A giant inflatable blow-up doll placed in front of a pop-up fashion store by Italian label Diesel in China has generated controversy due to its unsettling appearance.
The seven-metre long doll has been described as “the ugly object”, “hideous” and “scary” by Shanghai residents after it appeared outside the store on the city’s trendy Huaihai Road over the weekend.
The doll has a bizarre face that looks partially melted, no eyebrows and eyes that appear to be rolling into the back of its misshapen head. It is wearing a pair of what appears to be the Italian brand’s jeans and a denim top.
The inflatable doll is to promote the brand’s 2022 autumn and winter collection and has been erected on public space outside the store. This has also caused controversy, with some questioning the appropriateness of placing a giant commercial fashion show set in a public space.
The doll was among several gigantic blow-up models that appeared at Diesel’s autumn and winter show in Tokyo in June.
On Weibo, the hashtag to promote the event “Incoming Giant Phantom Tour” has received 100 million views in the past week.
On Xiaohongshu, China’s version of Instagram, the huge doll has been most commonly referred to as “the ugly object” and triggered heated discussion about its long, melted-looking face, eyes that are looking up strangely and the absence of any eyebrows.
“It was really scary.
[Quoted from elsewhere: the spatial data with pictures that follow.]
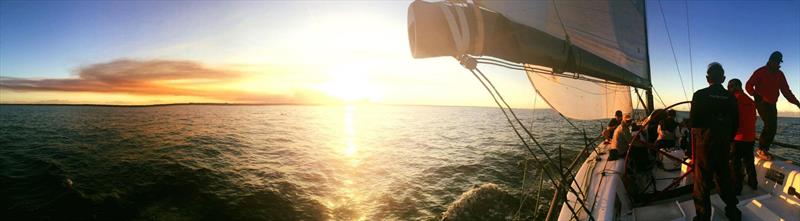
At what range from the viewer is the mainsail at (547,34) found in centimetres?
242

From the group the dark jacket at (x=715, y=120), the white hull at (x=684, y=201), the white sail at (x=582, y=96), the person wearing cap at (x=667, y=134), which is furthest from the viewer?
the white sail at (x=582, y=96)

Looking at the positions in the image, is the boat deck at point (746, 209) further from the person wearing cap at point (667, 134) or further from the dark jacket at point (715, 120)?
the person wearing cap at point (667, 134)

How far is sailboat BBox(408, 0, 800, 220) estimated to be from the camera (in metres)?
2.47

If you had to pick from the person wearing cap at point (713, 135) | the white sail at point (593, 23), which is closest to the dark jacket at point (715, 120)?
the person wearing cap at point (713, 135)

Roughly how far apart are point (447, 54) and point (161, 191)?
1403 cm

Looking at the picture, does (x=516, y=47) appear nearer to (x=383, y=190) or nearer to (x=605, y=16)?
(x=605, y=16)

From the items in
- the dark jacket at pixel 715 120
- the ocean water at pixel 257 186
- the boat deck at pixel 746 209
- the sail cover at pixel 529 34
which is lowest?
the ocean water at pixel 257 186

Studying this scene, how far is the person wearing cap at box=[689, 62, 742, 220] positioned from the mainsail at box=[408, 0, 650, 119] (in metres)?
0.89

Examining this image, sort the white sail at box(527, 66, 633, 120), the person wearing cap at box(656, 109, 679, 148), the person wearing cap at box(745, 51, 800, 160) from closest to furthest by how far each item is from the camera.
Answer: the person wearing cap at box(745, 51, 800, 160), the person wearing cap at box(656, 109, 679, 148), the white sail at box(527, 66, 633, 120)

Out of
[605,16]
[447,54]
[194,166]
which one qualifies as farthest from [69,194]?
[605,16]

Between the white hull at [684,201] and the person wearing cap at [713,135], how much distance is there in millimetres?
446

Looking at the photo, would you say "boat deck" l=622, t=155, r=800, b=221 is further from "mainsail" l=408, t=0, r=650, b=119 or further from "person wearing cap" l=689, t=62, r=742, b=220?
"mainsail" l=408, t=0, r=650, b=119

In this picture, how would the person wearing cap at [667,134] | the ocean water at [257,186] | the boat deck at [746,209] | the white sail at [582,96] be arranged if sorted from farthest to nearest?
the white sail at [582,96], the ocean water at [257,186], the person wearing cap at [667,134], the boat deck at [746,209]

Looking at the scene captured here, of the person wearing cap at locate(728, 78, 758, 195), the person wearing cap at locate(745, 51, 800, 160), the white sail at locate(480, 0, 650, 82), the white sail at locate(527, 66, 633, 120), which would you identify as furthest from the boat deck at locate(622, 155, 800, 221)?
the white sail at locate(527, 66, 633, 120)
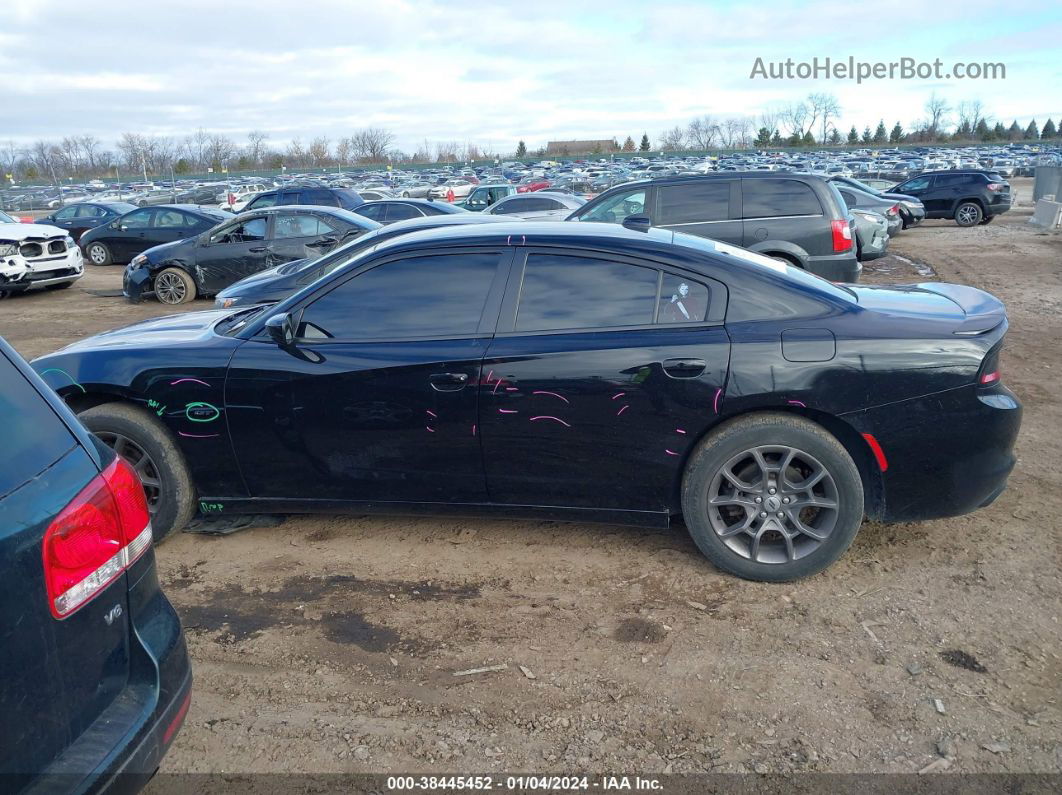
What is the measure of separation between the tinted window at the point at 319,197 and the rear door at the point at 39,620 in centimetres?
1669

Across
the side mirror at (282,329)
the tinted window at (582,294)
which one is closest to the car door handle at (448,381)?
the tinted window at (582,294)

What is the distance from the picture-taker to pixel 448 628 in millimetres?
3502

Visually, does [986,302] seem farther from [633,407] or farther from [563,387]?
[563,387]

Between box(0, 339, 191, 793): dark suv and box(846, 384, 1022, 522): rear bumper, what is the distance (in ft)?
9.74

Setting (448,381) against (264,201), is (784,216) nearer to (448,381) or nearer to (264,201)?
(448,381)

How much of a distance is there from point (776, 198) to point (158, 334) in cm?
752

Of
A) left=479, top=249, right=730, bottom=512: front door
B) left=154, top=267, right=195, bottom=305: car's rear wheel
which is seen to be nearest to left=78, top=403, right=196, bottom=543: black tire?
left=479, top=249, right=730, bottom=512: front door

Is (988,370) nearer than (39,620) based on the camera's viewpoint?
Answer: No

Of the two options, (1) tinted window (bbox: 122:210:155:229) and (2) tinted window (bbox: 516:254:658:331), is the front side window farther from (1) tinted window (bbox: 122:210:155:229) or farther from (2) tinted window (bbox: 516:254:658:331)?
(1) tinted window (bbox: 122:210:155:229)

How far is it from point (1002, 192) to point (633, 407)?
2399 centimetres

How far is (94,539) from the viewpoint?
6.68 feet

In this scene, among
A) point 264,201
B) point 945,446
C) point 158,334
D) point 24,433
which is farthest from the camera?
point 264,201

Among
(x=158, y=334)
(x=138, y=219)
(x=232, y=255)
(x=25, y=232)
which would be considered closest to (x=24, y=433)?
(x=158, y=334)

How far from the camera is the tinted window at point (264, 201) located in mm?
18234
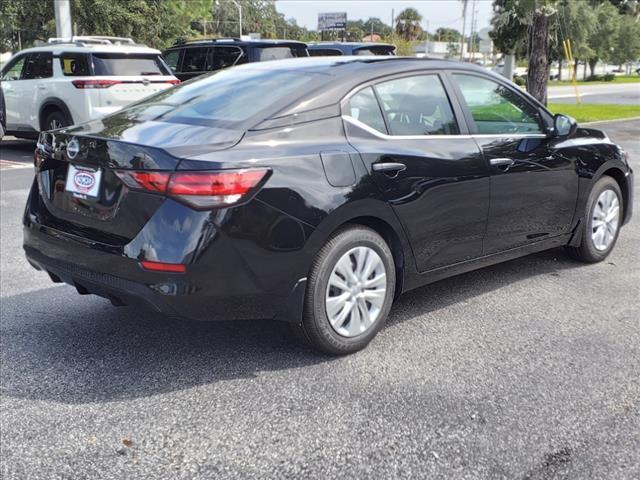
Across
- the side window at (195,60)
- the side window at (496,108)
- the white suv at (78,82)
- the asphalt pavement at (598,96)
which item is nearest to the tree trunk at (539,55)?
the side window at (195,60)

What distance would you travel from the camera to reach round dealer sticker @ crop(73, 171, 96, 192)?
3645 mm

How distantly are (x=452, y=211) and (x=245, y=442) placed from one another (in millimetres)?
1981

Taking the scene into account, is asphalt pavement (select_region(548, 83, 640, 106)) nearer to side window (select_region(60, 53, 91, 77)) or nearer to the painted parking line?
side window (select_region(60, 53, 91, 77))

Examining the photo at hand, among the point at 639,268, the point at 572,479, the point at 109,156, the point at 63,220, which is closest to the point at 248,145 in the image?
the point at 109,156

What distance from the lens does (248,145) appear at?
353 cm

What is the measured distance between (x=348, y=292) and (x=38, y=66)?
10900 mm

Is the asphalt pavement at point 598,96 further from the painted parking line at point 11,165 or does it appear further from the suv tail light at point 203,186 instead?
Result: the suv tail light at point 203,186

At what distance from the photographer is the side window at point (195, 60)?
48.4 ft

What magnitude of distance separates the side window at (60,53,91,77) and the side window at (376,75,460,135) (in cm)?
895

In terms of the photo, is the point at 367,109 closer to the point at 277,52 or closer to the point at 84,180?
the point at 84,180

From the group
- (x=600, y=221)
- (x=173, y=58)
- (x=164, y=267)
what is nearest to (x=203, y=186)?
(x=164, y=267)

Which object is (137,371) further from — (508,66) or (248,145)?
(508,66)

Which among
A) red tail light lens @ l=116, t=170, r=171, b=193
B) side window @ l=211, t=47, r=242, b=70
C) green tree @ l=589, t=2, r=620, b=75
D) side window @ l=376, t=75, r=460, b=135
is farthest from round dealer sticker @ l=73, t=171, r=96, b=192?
green tree @ l=589, t=2, r=620, b=75

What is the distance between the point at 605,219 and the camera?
18.8ft
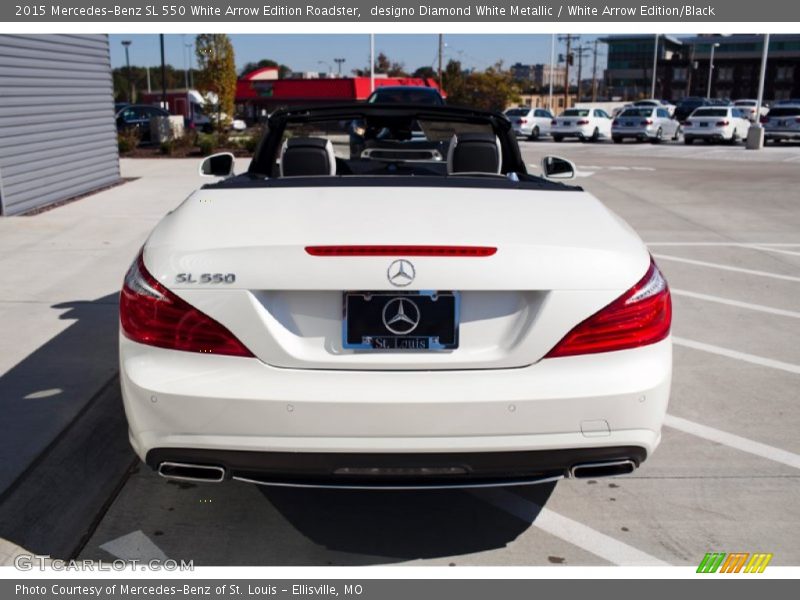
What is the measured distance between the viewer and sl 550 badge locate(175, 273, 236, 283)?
112 inches

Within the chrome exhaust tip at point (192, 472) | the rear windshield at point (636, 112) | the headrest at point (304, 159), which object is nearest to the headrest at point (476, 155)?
the headrest at point (304, 159)

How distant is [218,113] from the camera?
28.6 meters

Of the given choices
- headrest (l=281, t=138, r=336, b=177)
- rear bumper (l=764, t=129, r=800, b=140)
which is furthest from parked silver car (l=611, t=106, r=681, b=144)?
headrest (l=281, t=138, r=336, b=177)

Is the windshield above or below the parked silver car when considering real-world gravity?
above

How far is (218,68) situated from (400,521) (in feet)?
87.2

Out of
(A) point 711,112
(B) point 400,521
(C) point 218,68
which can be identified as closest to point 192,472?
(B) point 400,521

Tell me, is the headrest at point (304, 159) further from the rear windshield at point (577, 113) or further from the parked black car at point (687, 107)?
the parked black car at point (687, 107)

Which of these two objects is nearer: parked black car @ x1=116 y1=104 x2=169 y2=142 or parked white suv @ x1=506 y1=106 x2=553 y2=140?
parked black car @ x1=116 y1=104 x2=169 y2=142

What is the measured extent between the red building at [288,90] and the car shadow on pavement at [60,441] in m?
50.1

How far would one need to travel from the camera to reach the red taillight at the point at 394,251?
2838 mm

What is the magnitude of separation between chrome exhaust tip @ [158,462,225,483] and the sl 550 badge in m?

I don’t understand fashion,” one person commented.
However, some said they were attracted by the strange doll, posing in front of it for photos and sharing them online.
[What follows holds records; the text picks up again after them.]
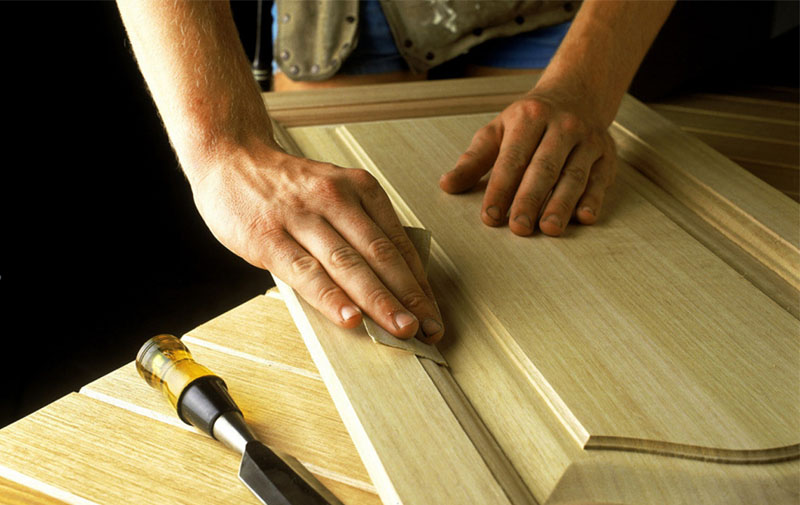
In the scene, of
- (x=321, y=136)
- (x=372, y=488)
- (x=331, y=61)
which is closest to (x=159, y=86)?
(x=321, y=136)

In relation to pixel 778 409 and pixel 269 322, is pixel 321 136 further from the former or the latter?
pixel 778 409

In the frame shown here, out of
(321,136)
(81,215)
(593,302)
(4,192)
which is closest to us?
(593,302)

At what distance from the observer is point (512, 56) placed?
1.67 meters

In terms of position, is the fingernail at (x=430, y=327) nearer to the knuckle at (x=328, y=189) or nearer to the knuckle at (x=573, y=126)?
the knuckle at (x=328, y=189)

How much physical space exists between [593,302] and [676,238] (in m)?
0.22

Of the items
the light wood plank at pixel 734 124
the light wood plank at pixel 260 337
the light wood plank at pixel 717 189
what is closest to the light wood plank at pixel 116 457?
the light wood plank at pixel 260 337

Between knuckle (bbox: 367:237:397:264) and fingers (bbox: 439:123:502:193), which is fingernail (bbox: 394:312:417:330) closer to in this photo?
knuckle (bbox: 367:237:397:264)

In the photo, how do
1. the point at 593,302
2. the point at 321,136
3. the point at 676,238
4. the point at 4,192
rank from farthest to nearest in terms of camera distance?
1. the point at 4,192
2. the point at 321,136
3. the point at 676,238
4. the point at 593,302

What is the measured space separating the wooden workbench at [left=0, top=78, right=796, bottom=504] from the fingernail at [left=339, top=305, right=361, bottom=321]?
0.10 m

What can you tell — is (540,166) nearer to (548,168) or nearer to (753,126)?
(548,168)

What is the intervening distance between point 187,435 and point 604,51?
3.11 feet

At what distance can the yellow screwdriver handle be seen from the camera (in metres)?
0.77

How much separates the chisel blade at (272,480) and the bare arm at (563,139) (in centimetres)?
44

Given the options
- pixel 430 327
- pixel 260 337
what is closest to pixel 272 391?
pixel 260 337
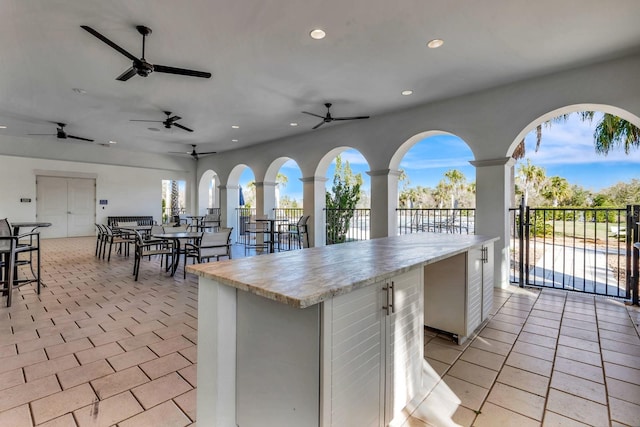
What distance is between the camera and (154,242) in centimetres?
509

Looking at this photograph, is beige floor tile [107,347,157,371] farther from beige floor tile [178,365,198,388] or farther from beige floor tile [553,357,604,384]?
beige floor tile [553,357,604,384]

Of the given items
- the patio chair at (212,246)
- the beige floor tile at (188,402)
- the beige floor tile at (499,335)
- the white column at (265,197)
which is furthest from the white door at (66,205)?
the beige floor tile at (499,335)

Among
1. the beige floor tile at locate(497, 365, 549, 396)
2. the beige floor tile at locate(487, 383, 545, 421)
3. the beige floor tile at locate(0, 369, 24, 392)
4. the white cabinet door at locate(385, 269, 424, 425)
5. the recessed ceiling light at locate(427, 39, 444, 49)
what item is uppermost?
the recessed ceiling light at locate(427, 39, 444, 49)

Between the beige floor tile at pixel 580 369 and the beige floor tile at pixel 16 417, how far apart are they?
3192 millimetres

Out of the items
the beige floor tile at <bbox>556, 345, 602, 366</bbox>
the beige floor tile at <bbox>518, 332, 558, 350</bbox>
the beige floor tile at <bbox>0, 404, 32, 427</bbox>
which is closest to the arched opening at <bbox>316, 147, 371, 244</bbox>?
the beige floor tile at <bbox>518, 332, 558, 350</bbox>

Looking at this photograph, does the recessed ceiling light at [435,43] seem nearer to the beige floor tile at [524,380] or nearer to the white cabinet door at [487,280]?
the white cabinet door at [487,280]

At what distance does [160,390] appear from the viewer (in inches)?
69.7

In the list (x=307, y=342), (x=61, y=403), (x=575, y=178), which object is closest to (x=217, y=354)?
(x=307, y=342)

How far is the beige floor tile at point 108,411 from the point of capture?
4.92 ft

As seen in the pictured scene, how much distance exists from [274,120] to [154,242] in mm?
3296

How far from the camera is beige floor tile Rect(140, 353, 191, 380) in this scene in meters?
1.95

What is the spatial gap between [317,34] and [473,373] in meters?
3.27

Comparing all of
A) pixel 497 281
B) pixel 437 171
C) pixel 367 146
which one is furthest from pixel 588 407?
pixel 437 171

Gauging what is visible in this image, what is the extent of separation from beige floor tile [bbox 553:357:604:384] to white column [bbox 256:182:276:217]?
22.7 ft
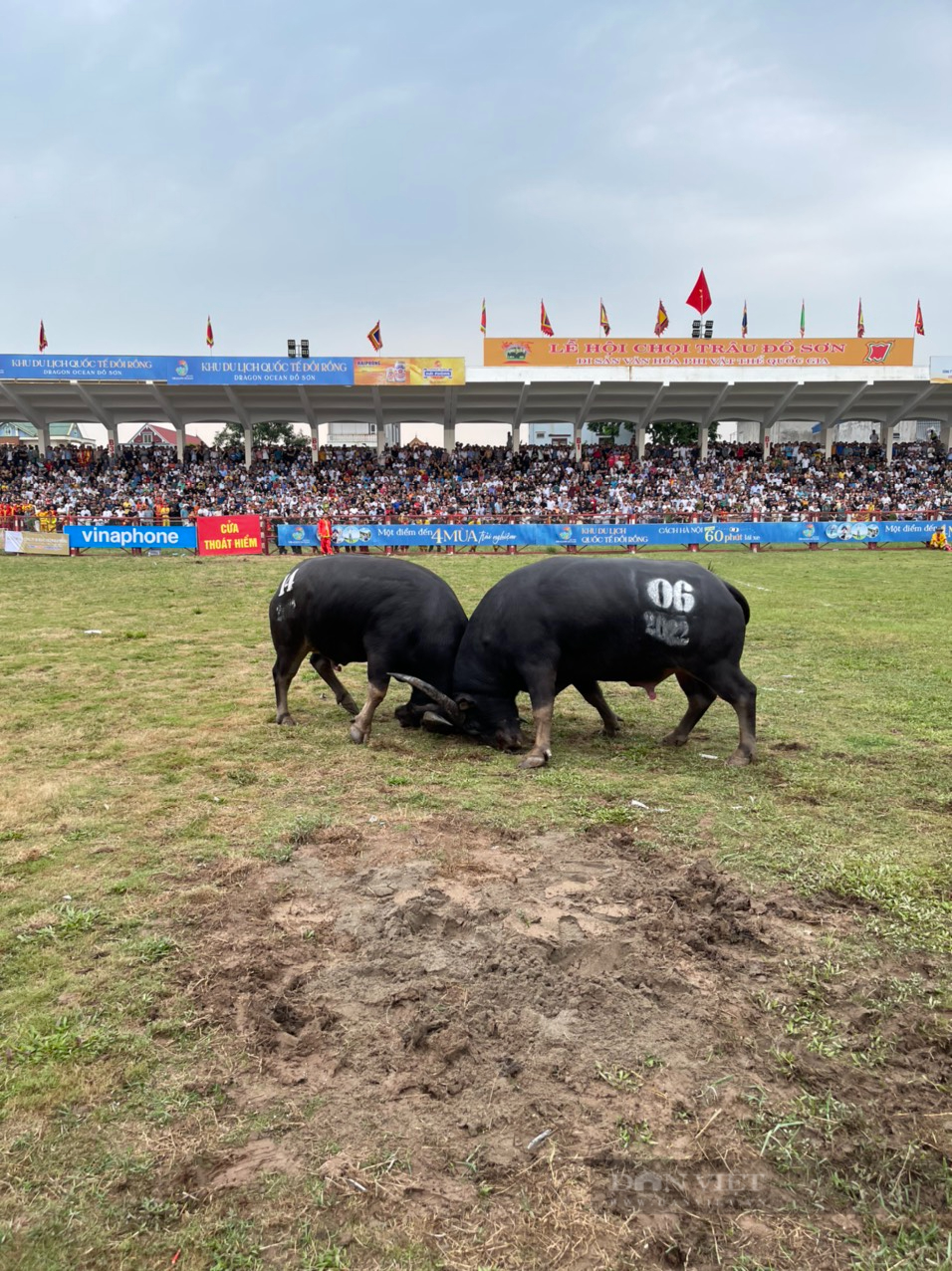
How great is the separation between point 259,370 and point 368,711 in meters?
33.9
“I was totally charmed by this huge doll… It is very impactful visually,” said another.
The sculpture and the pop-up store will move to another area of the city in the first week of September, the company’s official Weibo account revealed.
There has been growing aesthetic debate about public artworks in recent years in Chinese society amid rising preference for traditional beauty characteristics in keeping with Chinese cultural identity.
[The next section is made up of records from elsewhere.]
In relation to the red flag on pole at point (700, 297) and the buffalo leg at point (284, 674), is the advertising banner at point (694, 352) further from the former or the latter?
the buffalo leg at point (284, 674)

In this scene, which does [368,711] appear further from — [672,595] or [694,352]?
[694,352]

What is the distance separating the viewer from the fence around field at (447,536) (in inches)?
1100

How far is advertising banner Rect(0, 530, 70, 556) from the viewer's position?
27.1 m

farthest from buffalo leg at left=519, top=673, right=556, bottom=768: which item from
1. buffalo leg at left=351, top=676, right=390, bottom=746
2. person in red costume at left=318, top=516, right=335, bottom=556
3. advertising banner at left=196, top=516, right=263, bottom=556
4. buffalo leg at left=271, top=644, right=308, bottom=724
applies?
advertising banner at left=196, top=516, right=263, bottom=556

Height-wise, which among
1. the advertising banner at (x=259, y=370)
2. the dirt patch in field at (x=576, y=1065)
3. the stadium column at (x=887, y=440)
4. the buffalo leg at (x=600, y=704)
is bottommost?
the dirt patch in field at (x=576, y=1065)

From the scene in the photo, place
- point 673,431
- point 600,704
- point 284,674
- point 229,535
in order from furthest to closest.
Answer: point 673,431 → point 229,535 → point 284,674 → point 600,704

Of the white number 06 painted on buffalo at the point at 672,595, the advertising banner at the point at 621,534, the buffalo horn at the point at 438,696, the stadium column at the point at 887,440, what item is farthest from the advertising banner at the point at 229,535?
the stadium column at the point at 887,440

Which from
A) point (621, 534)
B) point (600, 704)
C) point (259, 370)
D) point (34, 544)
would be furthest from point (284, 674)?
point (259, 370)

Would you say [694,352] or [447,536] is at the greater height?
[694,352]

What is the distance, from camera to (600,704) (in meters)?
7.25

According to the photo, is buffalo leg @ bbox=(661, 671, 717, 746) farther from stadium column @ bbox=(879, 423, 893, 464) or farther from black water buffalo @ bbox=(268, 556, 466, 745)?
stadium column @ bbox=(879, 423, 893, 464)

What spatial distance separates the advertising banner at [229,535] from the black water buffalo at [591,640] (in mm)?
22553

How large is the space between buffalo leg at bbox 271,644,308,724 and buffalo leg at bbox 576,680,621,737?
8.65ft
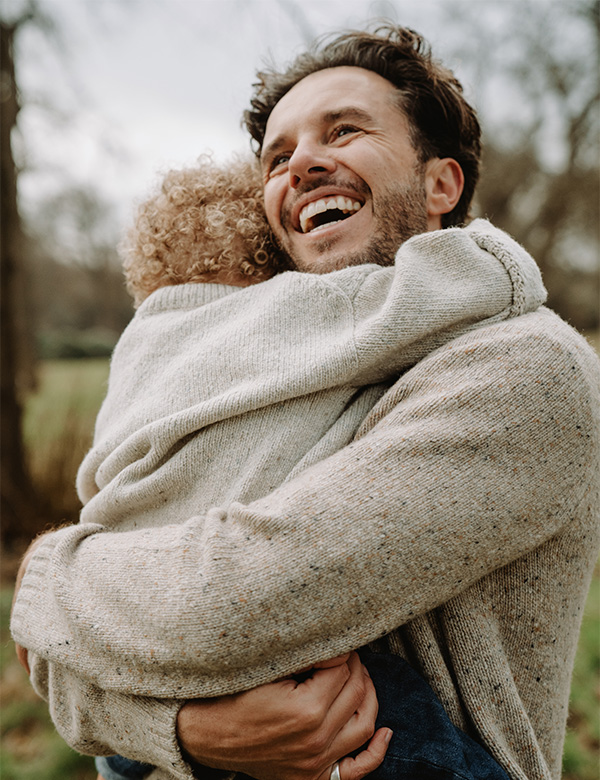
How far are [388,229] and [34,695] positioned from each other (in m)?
3.64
Earlier this month, 27 people were punished for publishing a maths textbook for primary school students that went viral because of its “tragically ugly” illustrations of children after a months-long investigation from the authorities.
The book, published almost 10 years ago and in use ever since, was heatedly discussed in May after a teacher shared on social media photos of the illustrations, including distorted faces, “strange” facial expressions, a boy who seemed half-bald and another grabbing a girl’s skirt.